Toronto – Le projet de fusion des municipalités de Niagara est le dernier exemple en date de la tentative du premier ministre Doug Ford de passer outre la démocratie locale pour faire avancer son programme, déclare le SCFP Ontario.
Ford a bâti son image politique sur l’accélération du développement, mais il n’a accompli que peu de choses concrètes, car les progrès ont constamment achoppé sur les mêmes questions : la participation locale, la surveillance environnementale et les limites des infrastructures d’approvisionnement en eau et de traitement des eaux usées.
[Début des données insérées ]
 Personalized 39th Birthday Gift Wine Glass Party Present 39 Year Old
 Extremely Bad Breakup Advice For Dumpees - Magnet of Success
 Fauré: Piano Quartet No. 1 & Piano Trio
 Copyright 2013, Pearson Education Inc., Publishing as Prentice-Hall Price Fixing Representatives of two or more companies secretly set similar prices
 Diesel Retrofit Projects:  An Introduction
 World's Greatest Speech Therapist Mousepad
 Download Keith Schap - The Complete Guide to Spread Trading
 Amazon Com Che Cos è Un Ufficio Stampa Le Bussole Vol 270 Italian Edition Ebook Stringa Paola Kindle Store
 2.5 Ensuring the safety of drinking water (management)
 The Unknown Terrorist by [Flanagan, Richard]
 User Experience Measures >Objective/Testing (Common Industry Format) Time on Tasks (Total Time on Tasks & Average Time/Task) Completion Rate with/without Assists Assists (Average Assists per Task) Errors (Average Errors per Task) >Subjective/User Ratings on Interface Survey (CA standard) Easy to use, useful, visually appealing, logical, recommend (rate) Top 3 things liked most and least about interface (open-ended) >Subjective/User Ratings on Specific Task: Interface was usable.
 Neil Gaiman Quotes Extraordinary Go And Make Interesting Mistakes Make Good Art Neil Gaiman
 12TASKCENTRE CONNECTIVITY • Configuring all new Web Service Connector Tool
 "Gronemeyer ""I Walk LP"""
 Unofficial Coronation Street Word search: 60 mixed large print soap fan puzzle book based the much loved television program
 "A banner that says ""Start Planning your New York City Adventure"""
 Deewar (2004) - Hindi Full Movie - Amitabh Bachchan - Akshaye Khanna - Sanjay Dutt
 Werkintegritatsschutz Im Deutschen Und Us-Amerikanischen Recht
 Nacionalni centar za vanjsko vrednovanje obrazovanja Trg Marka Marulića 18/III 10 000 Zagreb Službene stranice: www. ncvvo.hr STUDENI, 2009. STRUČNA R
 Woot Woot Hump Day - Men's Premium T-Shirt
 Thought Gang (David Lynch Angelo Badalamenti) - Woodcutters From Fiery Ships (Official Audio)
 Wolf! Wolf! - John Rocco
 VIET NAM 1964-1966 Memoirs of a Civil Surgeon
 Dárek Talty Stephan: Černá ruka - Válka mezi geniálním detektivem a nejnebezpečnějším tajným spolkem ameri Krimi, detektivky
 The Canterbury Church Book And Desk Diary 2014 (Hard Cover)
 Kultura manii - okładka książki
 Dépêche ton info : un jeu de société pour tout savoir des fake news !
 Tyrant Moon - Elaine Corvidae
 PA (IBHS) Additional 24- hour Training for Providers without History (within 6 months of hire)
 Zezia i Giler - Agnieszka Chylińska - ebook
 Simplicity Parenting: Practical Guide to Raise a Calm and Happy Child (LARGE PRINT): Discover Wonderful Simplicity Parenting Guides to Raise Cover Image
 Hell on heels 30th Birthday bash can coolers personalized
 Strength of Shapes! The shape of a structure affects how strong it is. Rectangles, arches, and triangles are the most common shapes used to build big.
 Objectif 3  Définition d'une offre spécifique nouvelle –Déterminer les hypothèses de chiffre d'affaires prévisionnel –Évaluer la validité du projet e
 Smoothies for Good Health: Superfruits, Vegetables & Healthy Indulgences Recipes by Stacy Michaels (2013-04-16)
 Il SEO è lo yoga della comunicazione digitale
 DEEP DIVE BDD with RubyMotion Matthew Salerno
Le SCFP Ontario estime que cela aide à expliquer les attaques généralisées du gouvernement contre les offices de protection de la nature et les réseaux publics d’approvisionnement en eau par le biais d’une loi omnibus.
Ces pressions se font désormais sentir à Niagara, où huit maires ont envoyé la semaine dernière une lettre à la province proposant d’échanger l’approvisionnement public en eau contre l’annulation de la fusion.
« La province a clairement affiché ses intentions : elle se moque des voix locales, des avis d’experts ou des leçons de l’histoire », a déclaré Fred Hahn, président du SCFP Ontario. « Il est scandaleux que des maires puissent ne serait-ce que suggérer de mettre en jeu l’approvisionnement en eau de leurs concitoyens pour protéger leurs propres emplois. » Hahn faisait référence à une lettre commune des maires de Fort Erie, Grimsby, Port Colborne, West Lincoln, Pelham, Thorold, Wainfleet et Niagara-on-the-Lake. Tout en s’opposant à la fusion, la lettre préconise la création de sociétés de distribution d’eau et de traitement des eaux usées qui risquent de transformer l’approvisionnement public en eau en une entreprise à but lucratif.
« La privatisation de l’eau et la fusion des municipalités sont deux expériences conservatrices dépassées », a déclaré Hahn. « Nous les avons déjà essayées et les faits sont clairs : la privatisation de l’eau est un désastre et la fusion coûte plus cher aux habitants. »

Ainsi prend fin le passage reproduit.